--- GIVEN RECORDS Enclosed Below ---
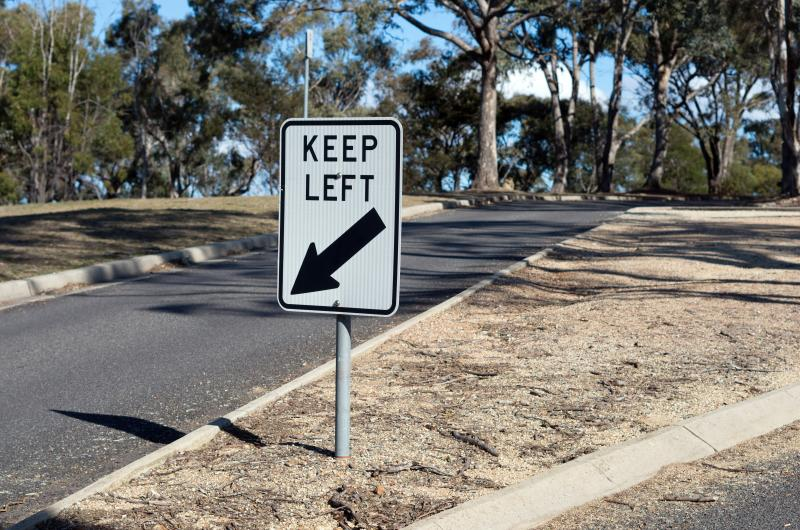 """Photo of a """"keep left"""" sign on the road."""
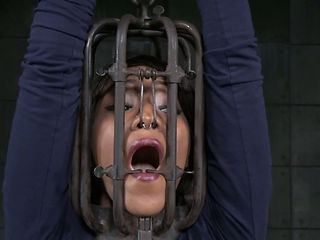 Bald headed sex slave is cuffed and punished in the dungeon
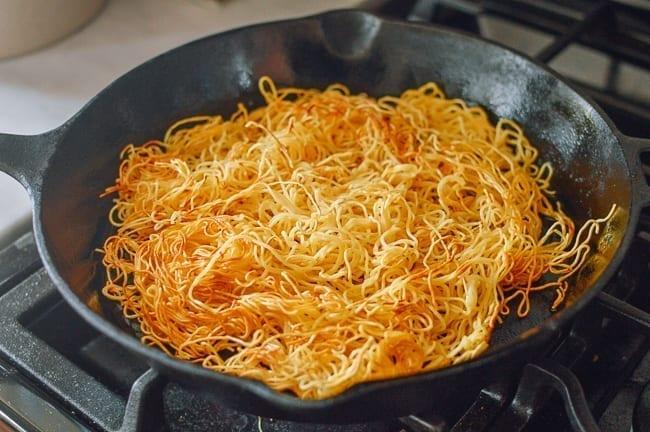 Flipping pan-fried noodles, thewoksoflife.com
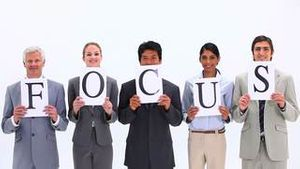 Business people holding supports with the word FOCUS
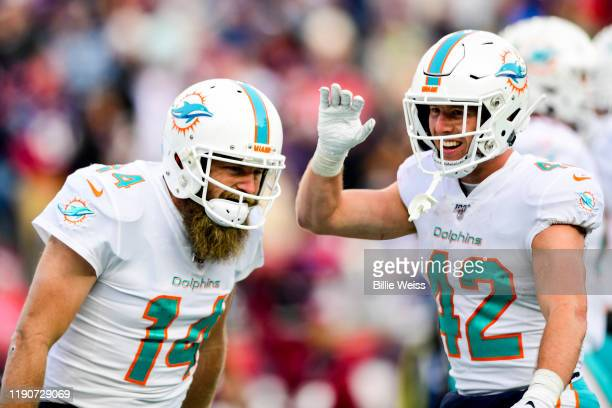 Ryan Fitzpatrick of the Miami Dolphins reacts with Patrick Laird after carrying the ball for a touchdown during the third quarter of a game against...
--- End of Enclosed GIVEN RECORDS ---
--- GIVEN RECORDS Enclosed Below ---
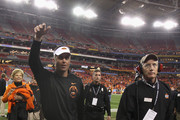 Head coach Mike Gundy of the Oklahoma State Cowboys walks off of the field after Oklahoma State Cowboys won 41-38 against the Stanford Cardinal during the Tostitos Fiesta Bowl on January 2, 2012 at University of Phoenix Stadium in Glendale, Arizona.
--- End of Enclosed GIVEN RECORDS ---
--- GIVEN RECORDS Enclosed Below ---
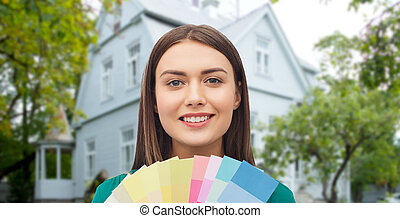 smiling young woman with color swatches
--- End of Enclosed GIVEN RECORDS ---
ABOUT THIS EXERCISE
Respond with the exact lines above running from the one containing "sign on the" to the one containing "Ryan Fitzpatrick of", both ends kept and no pictures included.

ANSWER BOX
 """Photo of a """"keep left"""" sign on the road."""
 Bald headed sex slave is cuffed and punished in the dungeon
 Flipping pan-fried noodles, thewoksoflife.com
 Business people holding supports with the word FOCUS
 Ryan Fitzpatrick of the Miami Dolphins reacts with Patrick Laird after carrying the ball for a touchdown during the third quarter of a game against...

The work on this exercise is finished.